Por: Édgar Gutiérrez | El País
La más abultada -y quizá urgente- de esas deudas es la destitución de la fiscal general Consuelo Porras, el ominoso símbolo del golpismo, la impunidad de los grandes corruptos y la persecución vengativa contra los operadores de justicia, quienes siguen impedidos de retornar del exilio. Por si fuera poco, la fiscal y sus principales piezas, como Rafael Curruchiche y su consejero Ángel Pineda, han adquirido un protagonismo político inusitado. Ella contradice abiertamente al presidente, se reúne con diputados de oposición y alcaldes, mientras sus asistentes polemizan con los diplomáticos y “analizan” los vaivenes preelectorales en Estados Unidos.
Hay deudas que el mandatario deberá saldar pronto, antes de que se conviertan en un itinerario hacia la ingobernabilidad.
Hay una controversia entre los consejeros legales del presidente y los consejeros políticos. Desde una lectura dogmática de la ley, Arévalo tiene las manos atadas para sacar a la fiscal. Desde una estrategia jurídico-política, se trata de garantizar que la Corte de Constitucionalidad respalde al mandatario después de que despida a la fiscal y ella busque la protección de los magistrados. Consulté con los reformadores de la Constitución de 1994, que introdujeron la figura del Ministerio Público como poder independiente. Coinciden en que la facultad presidencial de destituir a la fiscal está intacta y las causales son públicas y notorias, que el cambio en una ley menor que promovió la CICIG (la Comisión Internacional Contra la Impunidad de Guatemala) en 2016 para condicionar su destitución “es una instrucción al juez y jamás al presidente, pues de lo contrario sería inconstitucional”.
El impasse no es sinónimo de quietud. Los poderosos grupos ultraconversadores, que se mueven en las sombras, siguen convencidos -sin evidencia alguna- de que el triunfo de Arévalo y del partido Semilla es producto de un fraude electoral. La permanencia de la fiscal es el certificado que requieren para convocar a nuevas elecciones este año, aunque suene a delirio de trasnochados.

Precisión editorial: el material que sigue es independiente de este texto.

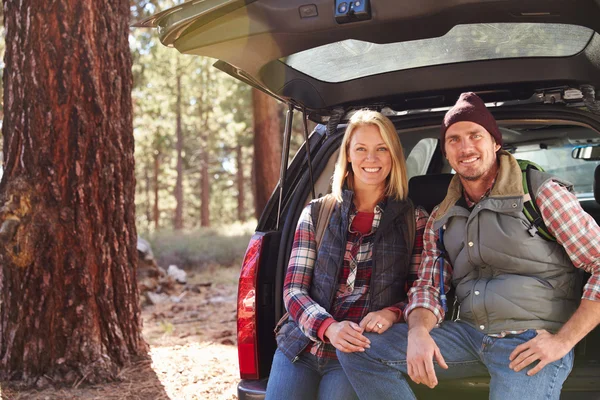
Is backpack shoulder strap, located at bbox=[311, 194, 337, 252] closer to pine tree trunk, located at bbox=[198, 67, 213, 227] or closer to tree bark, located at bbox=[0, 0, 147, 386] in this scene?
tree bark, located at bbox=[0, 0, 147, 386]

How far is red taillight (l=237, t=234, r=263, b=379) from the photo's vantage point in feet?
9.35

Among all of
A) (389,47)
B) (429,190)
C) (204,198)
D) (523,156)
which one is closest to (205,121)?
(204,198)

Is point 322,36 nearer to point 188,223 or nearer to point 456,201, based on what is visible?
point 456,201

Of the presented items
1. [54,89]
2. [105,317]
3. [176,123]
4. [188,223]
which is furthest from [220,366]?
[188,223]

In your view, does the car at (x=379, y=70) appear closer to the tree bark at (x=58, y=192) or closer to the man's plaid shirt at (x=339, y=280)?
the man's plaid shirt at (x=339, y=280)

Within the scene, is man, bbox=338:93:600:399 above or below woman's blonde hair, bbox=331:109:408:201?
below

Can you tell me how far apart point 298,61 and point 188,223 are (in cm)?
3688

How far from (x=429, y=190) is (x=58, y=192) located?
7.31 ft

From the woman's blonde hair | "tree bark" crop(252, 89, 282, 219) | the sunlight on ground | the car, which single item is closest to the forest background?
"tree bark" crop(252, 89, 282, 219)

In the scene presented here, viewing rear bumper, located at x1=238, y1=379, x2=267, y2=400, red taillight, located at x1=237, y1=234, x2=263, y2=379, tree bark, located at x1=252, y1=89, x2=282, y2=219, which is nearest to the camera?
rear bumper, located at x1=238, y1=379, x2=267, y2=400

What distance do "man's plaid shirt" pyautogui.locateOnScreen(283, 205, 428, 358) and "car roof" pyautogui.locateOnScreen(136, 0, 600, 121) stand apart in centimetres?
66

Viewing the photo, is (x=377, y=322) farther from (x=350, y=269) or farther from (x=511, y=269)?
(x=511, y=269)

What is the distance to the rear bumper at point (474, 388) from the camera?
245 centimetres

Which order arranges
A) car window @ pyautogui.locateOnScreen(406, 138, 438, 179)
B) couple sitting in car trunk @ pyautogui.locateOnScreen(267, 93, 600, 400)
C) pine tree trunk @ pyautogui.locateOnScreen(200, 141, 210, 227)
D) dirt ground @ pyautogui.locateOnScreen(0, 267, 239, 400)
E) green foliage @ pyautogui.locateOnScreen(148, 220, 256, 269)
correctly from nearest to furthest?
couple sitting in car trunk @ pyautogui.locateOnScreen(267, 93, 600, 400) → dirt ground @ pyautogui.locateOnScreen(0, 267, 239, 400) → car window @ pyautogui.locateOnScreen(406, 138, 438, 179) → green foliage @ pyautogui.locateOnScreen(148, 220, 256, 269) → pine tree trunk @ pyautogui.locateOnScreen(200, 141, 210, 227)
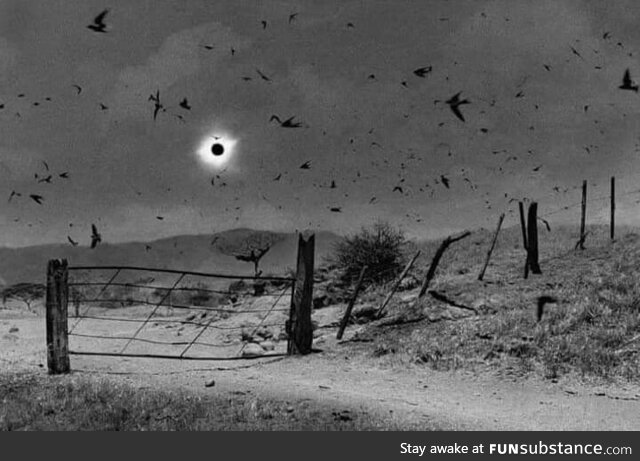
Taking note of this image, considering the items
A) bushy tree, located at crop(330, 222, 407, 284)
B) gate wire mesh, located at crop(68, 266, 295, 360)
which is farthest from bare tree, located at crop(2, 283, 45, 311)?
bushy tree, located at crop(330, 222, 407, 284)

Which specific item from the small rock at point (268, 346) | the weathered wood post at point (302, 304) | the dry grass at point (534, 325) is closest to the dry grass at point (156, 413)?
the weathered wood post at point (302, 304)

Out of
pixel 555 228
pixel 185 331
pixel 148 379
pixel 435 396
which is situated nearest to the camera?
pixel 435 396

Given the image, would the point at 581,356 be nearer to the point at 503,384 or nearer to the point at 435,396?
the point at 503,384

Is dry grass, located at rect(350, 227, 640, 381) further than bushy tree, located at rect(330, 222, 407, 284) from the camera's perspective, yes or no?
No

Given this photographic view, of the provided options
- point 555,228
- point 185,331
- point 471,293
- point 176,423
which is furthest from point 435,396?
point 555,228

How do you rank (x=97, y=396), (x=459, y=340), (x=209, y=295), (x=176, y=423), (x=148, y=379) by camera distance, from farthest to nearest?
(x=209, y=295) → (x=459, y=340) → (x=148, y=379) → (x=97, y=396) → (x=176, y=423)

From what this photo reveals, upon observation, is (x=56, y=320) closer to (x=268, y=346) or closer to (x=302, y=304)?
(x=302, y=304)

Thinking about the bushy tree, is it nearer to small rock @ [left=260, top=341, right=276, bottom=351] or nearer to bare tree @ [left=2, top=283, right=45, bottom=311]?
small rock @ [left=260, top=341, right=276, bottom=351]
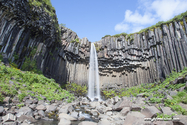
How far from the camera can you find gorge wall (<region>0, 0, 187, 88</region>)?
11057mm

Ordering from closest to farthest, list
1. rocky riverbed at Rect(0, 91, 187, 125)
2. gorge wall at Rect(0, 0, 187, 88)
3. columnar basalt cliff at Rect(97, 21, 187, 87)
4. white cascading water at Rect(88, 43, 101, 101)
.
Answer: rocky riverbed at Rect(0, 91, 187, 125), gorge wall at Rect(0, 0, 187, 88), columnar basalt cliff at Rect(97, 21, 187, 87), white cascading water at Rect(88, 43, 101, 101)

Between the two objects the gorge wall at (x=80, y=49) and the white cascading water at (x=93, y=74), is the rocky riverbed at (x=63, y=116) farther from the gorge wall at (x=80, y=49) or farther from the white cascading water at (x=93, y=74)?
the white cascading water at (x=93, y=74)

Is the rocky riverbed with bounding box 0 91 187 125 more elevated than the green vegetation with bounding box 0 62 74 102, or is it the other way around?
the green vegetation with bounding box 0 62 74 102

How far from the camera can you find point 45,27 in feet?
45.0

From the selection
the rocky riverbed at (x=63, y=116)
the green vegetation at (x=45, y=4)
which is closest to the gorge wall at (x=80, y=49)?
the green vegetation at (x=45, y=4)

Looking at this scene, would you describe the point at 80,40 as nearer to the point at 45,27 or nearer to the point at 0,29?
the point at 45,27

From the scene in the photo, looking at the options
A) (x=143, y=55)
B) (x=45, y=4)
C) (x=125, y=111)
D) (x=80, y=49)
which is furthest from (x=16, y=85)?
(x=143, y=55)

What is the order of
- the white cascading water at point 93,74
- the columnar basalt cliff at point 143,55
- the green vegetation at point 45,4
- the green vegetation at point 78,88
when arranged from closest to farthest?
the green vegetation at point 45,4, the columnar basalt cliff at point 143,55, the green vegetation at point 78,88, the white cascading water at point 93,74

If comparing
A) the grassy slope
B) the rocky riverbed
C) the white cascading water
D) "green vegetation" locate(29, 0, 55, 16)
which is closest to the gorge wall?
"green vegetation" locate(29, 0, 55, 16)

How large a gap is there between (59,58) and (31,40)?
22.4 ft

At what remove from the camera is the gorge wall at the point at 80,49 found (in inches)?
435

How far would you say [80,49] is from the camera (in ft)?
74.3

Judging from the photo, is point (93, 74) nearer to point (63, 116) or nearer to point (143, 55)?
point (143, 55)

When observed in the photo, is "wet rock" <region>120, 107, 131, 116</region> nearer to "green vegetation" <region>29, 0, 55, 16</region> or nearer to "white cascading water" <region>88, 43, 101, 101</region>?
"green vegetation" <region>29, 0, 55, 16</region>
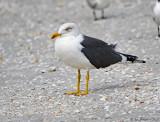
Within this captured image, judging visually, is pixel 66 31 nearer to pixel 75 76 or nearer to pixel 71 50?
pixel 71 50

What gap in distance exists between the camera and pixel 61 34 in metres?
5.92

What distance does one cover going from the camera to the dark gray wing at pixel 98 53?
596cm

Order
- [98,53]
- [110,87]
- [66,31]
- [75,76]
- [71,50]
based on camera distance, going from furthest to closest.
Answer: [75,76], [110,87], [98,53], [66,31], [71,50]

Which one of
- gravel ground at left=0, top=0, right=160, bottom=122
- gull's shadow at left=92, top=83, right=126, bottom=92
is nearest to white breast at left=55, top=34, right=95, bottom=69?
gravel ground at left=0, top=0, right=160, bottom=122

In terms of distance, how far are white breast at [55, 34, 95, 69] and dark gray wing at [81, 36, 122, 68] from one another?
82 millimetres

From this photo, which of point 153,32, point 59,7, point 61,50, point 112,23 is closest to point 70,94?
point 61,50

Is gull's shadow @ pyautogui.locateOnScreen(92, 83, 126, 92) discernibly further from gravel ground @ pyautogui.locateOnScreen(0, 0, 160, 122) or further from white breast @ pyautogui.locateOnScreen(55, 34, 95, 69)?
white breast @ pyautogui.locateOnScreen(55, 34, 95, 69)

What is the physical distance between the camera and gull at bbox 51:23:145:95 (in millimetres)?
5777

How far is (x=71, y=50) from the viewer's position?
18.9 feet

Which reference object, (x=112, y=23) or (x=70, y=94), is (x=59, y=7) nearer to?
(x=112, y=23)

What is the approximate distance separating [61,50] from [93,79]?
1.70 m

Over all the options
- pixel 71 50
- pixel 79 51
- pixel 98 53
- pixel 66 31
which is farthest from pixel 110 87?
pixel 66 31

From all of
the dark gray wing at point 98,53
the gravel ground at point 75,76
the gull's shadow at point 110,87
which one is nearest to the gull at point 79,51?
the dark gray wing at point 98,53

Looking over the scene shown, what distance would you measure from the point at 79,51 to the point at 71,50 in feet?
0.46
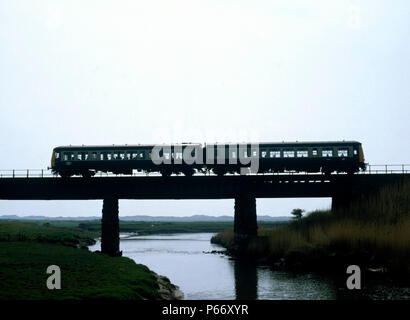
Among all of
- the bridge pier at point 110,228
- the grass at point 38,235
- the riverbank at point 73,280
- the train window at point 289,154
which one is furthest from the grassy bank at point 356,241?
the grass at point 38,235

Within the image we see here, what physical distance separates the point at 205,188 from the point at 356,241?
17.3m

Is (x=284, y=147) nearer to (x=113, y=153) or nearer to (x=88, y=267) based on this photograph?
(x=113, y=153)

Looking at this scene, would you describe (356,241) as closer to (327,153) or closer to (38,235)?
(327,153)

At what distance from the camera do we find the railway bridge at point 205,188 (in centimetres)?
4531

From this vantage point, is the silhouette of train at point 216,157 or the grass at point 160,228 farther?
the grass at point 160,228

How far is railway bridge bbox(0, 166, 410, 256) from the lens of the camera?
4531 centimetres

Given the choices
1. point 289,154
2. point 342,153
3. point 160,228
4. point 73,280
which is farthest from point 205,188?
point 160,228

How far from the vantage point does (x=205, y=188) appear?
45531 mm

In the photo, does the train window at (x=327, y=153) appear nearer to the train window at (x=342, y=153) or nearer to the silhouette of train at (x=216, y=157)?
the silhouette of train at (x=216, y=157)

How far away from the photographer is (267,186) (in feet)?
151

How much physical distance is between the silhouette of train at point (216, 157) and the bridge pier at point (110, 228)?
493 cm

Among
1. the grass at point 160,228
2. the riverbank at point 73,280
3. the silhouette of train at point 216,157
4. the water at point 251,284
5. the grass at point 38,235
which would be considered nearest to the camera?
the riverbank at point 73,280
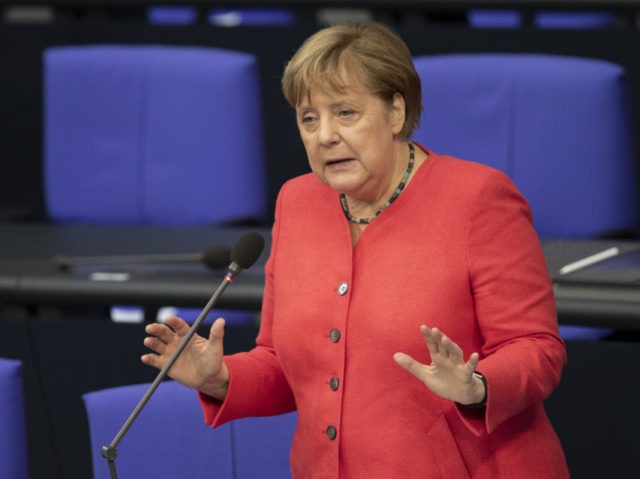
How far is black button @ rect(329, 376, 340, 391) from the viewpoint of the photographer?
6.19 ft

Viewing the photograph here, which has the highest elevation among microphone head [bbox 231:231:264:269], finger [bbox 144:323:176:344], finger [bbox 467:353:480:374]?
microphone head [bbox 231:231:264:269]

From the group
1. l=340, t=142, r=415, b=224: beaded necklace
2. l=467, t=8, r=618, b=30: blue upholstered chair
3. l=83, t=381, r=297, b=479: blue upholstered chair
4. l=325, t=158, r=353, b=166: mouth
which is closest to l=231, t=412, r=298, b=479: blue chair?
l=83, t=381, r=297, b=479: blue upholstered chair

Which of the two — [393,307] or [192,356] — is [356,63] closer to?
[393,307]

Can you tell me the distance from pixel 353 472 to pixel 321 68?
57 cm

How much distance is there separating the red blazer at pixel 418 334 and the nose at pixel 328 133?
0.15 meters

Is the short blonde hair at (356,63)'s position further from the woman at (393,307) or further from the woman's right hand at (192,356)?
the woman's right hand at (192,356)

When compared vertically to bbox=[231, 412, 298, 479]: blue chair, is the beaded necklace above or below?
above

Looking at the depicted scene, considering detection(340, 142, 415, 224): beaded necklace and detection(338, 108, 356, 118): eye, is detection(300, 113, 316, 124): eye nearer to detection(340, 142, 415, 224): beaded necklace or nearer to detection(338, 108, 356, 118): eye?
detection(338, 108, 356, 118): eye

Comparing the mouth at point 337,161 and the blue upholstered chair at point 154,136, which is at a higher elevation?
the mouth at point 337,161

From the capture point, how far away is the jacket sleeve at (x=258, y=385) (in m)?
1.95

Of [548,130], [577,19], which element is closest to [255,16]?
[577,19]

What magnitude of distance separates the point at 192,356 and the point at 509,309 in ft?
1.47

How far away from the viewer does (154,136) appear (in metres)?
3.43

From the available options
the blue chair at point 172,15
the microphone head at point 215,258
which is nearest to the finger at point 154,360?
the microphone head at point 215,258
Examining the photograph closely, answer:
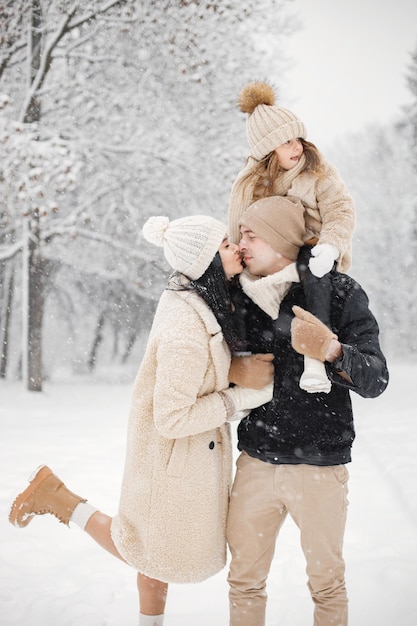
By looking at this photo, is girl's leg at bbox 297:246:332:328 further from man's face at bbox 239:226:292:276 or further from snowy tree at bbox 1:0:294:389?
snowy tree at bbox 1:0:294:389

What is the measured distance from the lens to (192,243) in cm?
278

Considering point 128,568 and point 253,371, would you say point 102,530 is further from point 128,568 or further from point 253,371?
point 128,568

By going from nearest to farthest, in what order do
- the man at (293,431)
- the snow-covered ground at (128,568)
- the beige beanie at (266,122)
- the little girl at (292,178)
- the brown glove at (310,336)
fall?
the brown glove at (310,336) → the man at (293,431) → the little girl at (292,178) → the beige beanie at (266,122) → the snow-covered ground at (128,568)

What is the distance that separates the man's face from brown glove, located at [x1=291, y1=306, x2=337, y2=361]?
398 millimetres

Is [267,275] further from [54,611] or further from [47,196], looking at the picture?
[47,196]

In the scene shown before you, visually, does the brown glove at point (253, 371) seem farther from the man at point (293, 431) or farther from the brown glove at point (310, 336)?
the brown glove at point (310, 336)

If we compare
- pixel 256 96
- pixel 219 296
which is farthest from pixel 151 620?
pixel 256 96

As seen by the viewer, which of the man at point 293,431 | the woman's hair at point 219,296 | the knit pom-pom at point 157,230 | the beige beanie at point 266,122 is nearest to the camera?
the man at point 293,431

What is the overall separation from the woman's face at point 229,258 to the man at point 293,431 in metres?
0.08

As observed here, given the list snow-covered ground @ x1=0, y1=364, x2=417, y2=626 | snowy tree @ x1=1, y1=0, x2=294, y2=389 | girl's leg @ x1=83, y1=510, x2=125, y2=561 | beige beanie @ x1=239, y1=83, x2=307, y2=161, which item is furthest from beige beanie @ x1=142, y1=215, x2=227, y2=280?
snowy tree @ x1=1, y1=0, x2=294, y2=389

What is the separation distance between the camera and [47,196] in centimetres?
1265

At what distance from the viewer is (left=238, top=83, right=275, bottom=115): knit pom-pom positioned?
3258 mm

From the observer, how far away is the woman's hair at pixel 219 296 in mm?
2756

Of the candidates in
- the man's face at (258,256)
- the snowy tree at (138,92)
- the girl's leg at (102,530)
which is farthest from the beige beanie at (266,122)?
the snowy tree at (138,92)
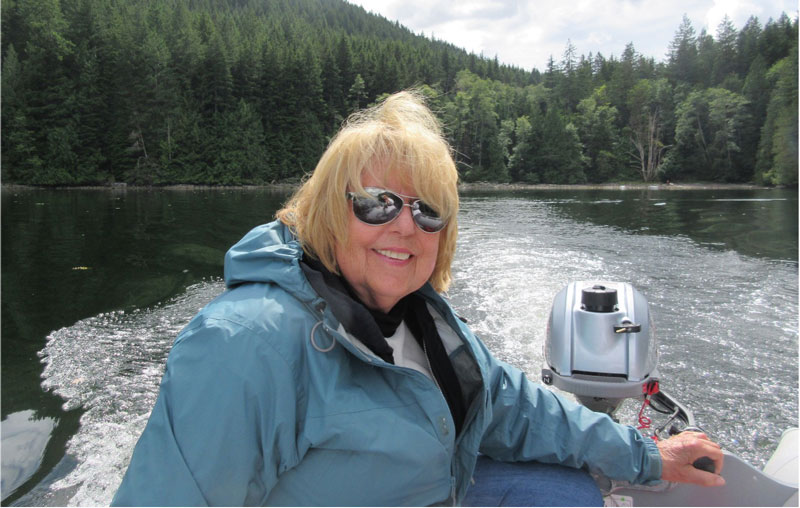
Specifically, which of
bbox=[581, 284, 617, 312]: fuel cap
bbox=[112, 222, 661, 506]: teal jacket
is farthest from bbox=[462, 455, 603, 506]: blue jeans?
bbox=[581, 284, 617, 312]: fuel cap

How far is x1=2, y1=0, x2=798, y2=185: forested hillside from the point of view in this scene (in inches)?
1750

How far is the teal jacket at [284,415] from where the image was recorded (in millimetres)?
1079

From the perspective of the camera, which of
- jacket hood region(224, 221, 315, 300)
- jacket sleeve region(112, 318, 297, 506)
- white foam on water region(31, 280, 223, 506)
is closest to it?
jacket sleeve region(112, 318, 297, 506)

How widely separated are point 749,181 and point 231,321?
6716cm

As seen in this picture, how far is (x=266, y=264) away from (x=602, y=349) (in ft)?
7.62

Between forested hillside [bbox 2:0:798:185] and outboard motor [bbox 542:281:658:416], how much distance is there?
125 ft

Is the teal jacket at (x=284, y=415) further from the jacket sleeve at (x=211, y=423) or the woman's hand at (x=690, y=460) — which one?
the woman's hand at (x=690, y=460)

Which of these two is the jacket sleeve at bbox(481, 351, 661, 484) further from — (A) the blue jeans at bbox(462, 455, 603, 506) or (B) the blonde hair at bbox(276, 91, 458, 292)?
(B) the blonde hair at bbox(276, 91, 458, 292)

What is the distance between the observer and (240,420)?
1107 millimetres

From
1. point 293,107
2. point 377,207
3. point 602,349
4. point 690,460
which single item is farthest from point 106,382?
point 293,107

Lo cierto es que el Tribunal Electoral fue reconfigurado en las últimas semanas; en el Congreso hay malestar porque Arévalo detuvo el engranaje de la corrupción a la que está habituada la mayoría de diputados, y el sistema judicial es la serpiente venenosa que en cierto momento decisivo clava los colmillos.
La segunda deuda es la participación de los pueblos indígenas en el esquema de Gobierno. Arévalo les ha dedicado tiempo a las autoridades ancestrales. Se reúnen con frecuencia y diseñan planes de desarrollo, pero los tentáculos de la corrupción que han penetrado en los tejidos de la sociedad civil en los territorios le han impedido al presidente nombrar a los dirigentes indígenas y a otros representantes democráticos como gobernadores en los departamentos. Las leyes de descentralización le otorgan al gobernador y a los consejos de desarrollo la capacidad de decidir la mayor parte de la inversión física a nivel local y regional, y por eso se han convertido en jugoso botín de mafias y caciques; varios dueños de constructoras -conocidos narcotraficantes- usan los contratos públicos para lavar sus ganancias. Renovar los liderazgos territoriales será clave para la buena gobernanza.
Otro campo con saldo rojo y que se antoja pantanoso es el de la burocracia acostumbrada a operar con opacidad. El presidente Arévalo no cuenta con los funcionarios suficientes para cubrir todas las áreas de gestión estratégica. Según mis cálculos, requiere un elenco de no menos de 600 cuadros de alto nivel político y técnico para abreviar la curva de aprendizaje, que estén firmemente comprometidos con la agenda anticorrupción. Si hasta acá la tarea es compleja, el expresidente Alejandro Giammattei se encargó de minar el terreno: despidió de manera irregular a miles de empleados que ahora tramitan indemnizaciones millonarias en los tribunales de trabajo, y a la vez amarró contratos de inamovilidad laboral para sus bases partidarias.